Both parties would have to consent to the ruling given by Shariah courts in order to make the decision legally binding. However logical this sounds, the threat made by some Islamic leaders that Muslims who do not follow this law would be considered “non-Muslims” infringes on freedom of conscience and religion.
An organizer of the International Campaign Against Shariah Law, Homa Arjomand,says Canada became a testing ground for the Shariah movement. Islamic leaders saw an opportunity to infiltrate because of the country’s growing number of Muslims and a provincial act that created the possibility for an arbitration court to set up lawfully.
“Canadian multiculturalism gave them the ability to organize under the name of freedom of expression,” Arjomand says. “The 1991 Arbitration Act gave them the room to penetrate.”
Immediately after Shariah was introduced, a fear arose. Politicians and citizens became aware that the lack of adherence to universal human rights demonstrated by Shariah courts elsewhere in the world could occur in Canada, in essence destabilizing the Canadian justice system.
This Sept.11, Premier Dalton McGuinty ended the debate about Shariah in Ontario. The provincial government would no longer allow religious arbitration courts. What many people may not realize is that the ruling also extended to other arbitration courts already in existence.
Little debate has occurred about Jewish or Catholic tribunals that have practised family law since 1991. Essentially these courts work in the same manner as the proposed Shariah courts, where both parties must consent to the ruling for it to be recognized in civil law.
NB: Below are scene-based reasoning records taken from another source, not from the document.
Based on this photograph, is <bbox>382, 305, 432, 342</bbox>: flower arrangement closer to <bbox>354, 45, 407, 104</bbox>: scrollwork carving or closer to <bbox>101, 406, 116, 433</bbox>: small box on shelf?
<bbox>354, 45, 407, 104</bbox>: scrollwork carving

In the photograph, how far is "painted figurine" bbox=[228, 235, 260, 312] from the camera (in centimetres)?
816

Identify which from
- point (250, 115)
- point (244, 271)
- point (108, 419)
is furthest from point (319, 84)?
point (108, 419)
These examples question how politicians allowed the system to evolve in this direction, moreover, how do they plan to get it back on course?
Sentencing circles have allowed indigenous people to settle their own disputes within Canada for years. The practice began in Saskatchewan, Manitoba and the Yukon, eventually making its way to the United States.It developed to strengthen Canada’s native people by lawfully blending the formal justice system and community cultural practices.
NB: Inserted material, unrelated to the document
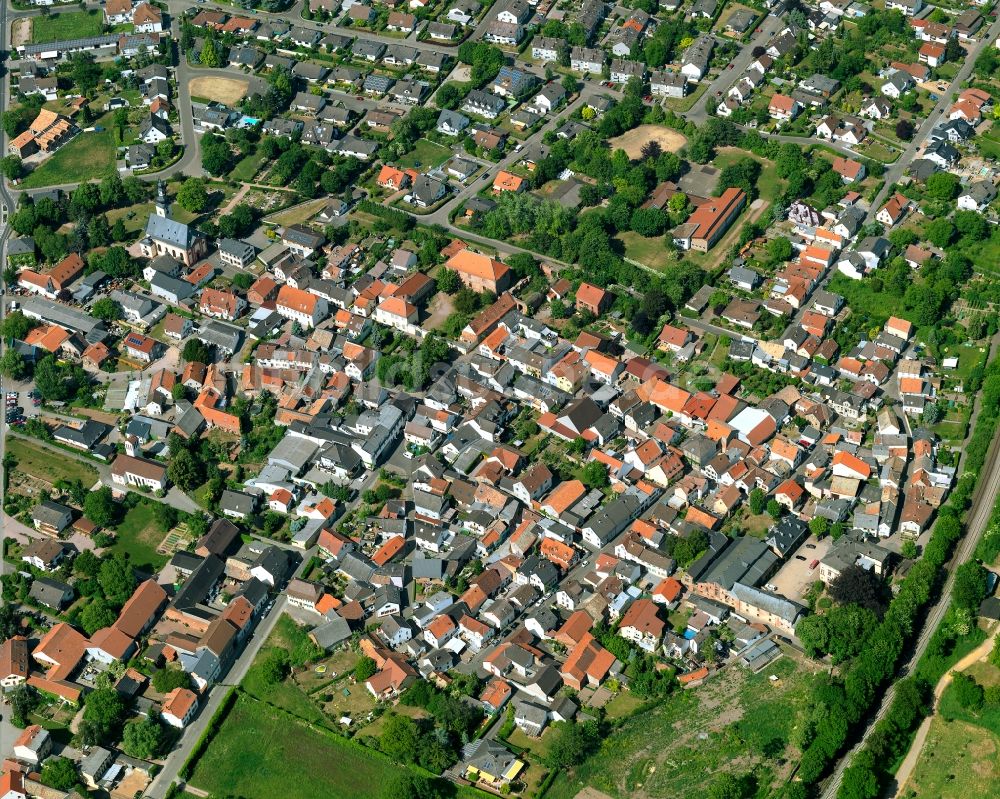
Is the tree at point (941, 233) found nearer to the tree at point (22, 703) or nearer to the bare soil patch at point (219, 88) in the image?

Justin Trottier of the Secular Alliance, based out of the University of Toronto, explains how the Canadian political and law system have been “balkanized.” He explains that the attempt to accommodate various beliefs and traditions has simultaneously deteriorated the fabric of the country.
“Most Canadians identify and protest against multi-tier systems like health care,” Trottier says. A two-tier health system would go against what the majority of Canadians believe. He explains that Canadians, to protect and preserve their national identity, need to purview the law and political landscape through the same lenses. “We need one strong state, one-tier system,” says Trottier.
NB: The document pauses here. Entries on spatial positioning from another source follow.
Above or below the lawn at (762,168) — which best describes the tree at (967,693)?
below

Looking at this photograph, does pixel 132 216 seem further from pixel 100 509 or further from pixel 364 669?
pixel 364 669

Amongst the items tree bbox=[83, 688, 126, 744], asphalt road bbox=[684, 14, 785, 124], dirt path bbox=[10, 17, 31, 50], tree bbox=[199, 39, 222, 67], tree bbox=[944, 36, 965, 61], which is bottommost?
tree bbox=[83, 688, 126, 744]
Chris Neve, secretary general of Amnesty International, wrote in a letter to Ontario Attorney-General Michael Bryant, “Parallel alternative legal mechanisms may in some context help strengthen and protect fundamental human rights of particular sectors of society.
Specifically Neve was speaking of sentencing circles in indigenous communities. But Neve also acknowledges that, “Muslim, Jewish, and Christian legal codes applied under the 1991 Arbitration Act cannot ensure non-discriminatory treatment.”
This presents a potential problem for policymakers; how does one embrace diversity while rejecting tolerance of other cultural practices?
As the government prepares to open immigration laws further, cultural diversity will only increase. However, it is the responsibility of each immigrating individual to adopt the set of beliefs and values of their new home. Canada cannot be a testing ground for actions and ideology that put in jeopardy fundamental rights of all people, even if those people are a minority.
The ruling by McGuinty did not end the issue of religious arbitration in Canada. Instead, a very real head-on collision between religious and secular, church and state is approaching.
Ensuring the Canadian system remains free of religious influence is a complex task made murky by inconsistent laws. Citizens need to defend Canada and legislators who promote and protect the secular state.
Some sacrifices on cultural freedoms must be made, but they are necessary for the greater good.